• Task goal: Summarize the text on child poverty below in two sentences.

Government ministers talking about child poverty have been a bit like buses this week – nothing for years then two come along at once. First we had the Chancellor. When presented with analysis showing that his decision not to increase benefits in line with inflation would push 500,000 children into poverty, he made clear that he was comfortable with the choices he had made. Next, the Prime Minister was confronted with the fact that child poverty doesn’t feature anywhere in his levelling up paper. The omission was an accident, was the PM’s response.

Maybe it doesn’t matter whether it was the PM or the Chancellor who said the quiet part out loud. The reality is that since 2010, child poverty has risen from 3.6 million to 3.9 million.  By accident or design, this government has barely mentioned child poverty, let alone come up with a plan to tackle it.

And yet DWP statistics published today showed something relatively small, but interesting and deeply important to families struggling day in and day out. Between April 2020-2021, when in response to the pandemic the government increased benefits by £20 per week, child poverty fell by 400,000.  This happened due to the one good feature of child poverty – it’s not a fact of life, it’s policy responsive. These stats show our politicians have power to protect children in poverty, as well as the responsibility to do so.

The problem is that being policy responsive means that child poverty can go up as well as down .  And the chancellor and prime minister decided – or was it an accident, who knows – to cut universal credit  by £20 per week, which means the children that they had pulled above the poverty line will almost certainly now be sinking back under it. Experts anticipate that next year child poverty rates will be back on the rise again.

Of course, the £20 per week is only part of the problem – or solution, depending which way you look at it. The two child limit, the benefit cap, a lack of investment in childcare and education all contribute to trapping around 4 million children here in the UK in poverty. But yes, directly cutting the benefits of the country’s poorest families doesn’t help either. And in last week’s spring statement the chancellor did it again – imposing a real-terms benefit cut on families now facing 8% inflation.

If we know that with the right policies we can reduce and end child poverty, but we decide not to do those things – or even decide to reverse the things that make the crucial difference – can we really call it an accident? Can over 4 million children living in poverty really be an accident? Maybe it does matter after all.

• Study material:

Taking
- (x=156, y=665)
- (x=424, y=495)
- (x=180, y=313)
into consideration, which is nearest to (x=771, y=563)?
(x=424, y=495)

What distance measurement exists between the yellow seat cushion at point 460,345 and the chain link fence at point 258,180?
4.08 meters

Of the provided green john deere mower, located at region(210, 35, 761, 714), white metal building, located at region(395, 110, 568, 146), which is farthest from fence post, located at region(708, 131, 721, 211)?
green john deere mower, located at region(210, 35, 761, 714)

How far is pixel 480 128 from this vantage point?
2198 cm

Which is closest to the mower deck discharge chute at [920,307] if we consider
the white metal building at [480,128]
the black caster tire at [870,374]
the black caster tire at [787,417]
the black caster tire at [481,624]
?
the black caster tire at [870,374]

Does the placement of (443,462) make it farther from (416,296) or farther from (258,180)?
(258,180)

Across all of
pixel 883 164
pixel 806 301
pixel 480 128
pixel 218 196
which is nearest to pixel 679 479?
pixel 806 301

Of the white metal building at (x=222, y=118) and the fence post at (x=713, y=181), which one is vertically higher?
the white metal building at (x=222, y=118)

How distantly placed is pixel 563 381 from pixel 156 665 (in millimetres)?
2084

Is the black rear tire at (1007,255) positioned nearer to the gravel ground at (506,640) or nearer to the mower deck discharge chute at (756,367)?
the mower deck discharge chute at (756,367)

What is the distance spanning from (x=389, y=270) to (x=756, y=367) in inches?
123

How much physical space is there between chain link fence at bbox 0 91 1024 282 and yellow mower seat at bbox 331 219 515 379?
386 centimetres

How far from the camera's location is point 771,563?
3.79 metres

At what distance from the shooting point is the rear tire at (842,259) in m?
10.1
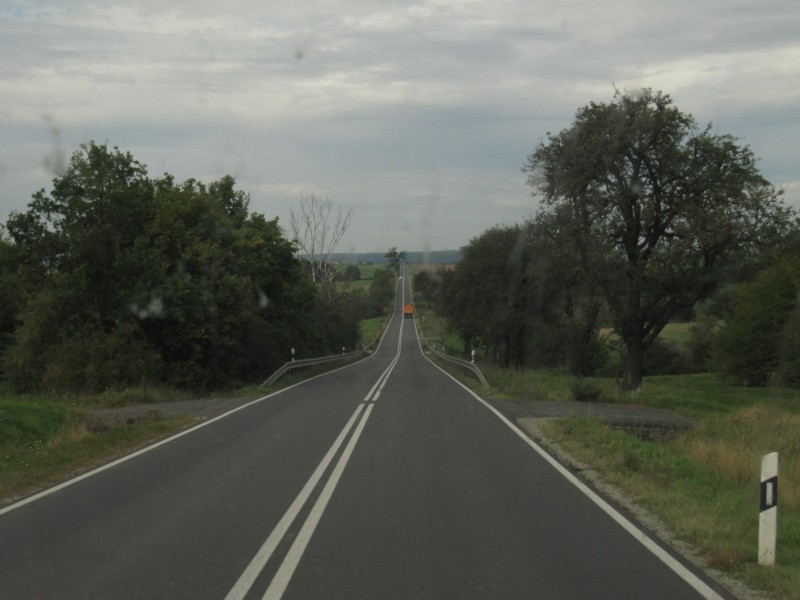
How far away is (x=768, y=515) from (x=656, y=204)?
22.1 m

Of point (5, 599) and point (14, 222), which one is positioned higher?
point (14, 222)

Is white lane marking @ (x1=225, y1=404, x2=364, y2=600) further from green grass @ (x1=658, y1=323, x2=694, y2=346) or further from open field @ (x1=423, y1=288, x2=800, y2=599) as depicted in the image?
green grass @ (x1=658, y1=323, x2=694, y2=346)

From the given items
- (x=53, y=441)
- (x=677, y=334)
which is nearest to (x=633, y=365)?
(x=53, y=441)

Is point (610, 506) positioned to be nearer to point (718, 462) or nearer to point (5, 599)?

• Answer section: Since 2010, child poverty in the UK has risen from 3.6 million to 3.9 million, while the government has barely mentioned it, let alone come up with a plan to tackle it. DWP statistics show that child poverty fell by 400,000 between April 2020 and 2021, when benefits were increased by £20 per week, but that increase has since been cut and a real-terms benefit cut followed in the spring statement, so experts anticipate child poverty rising again next year.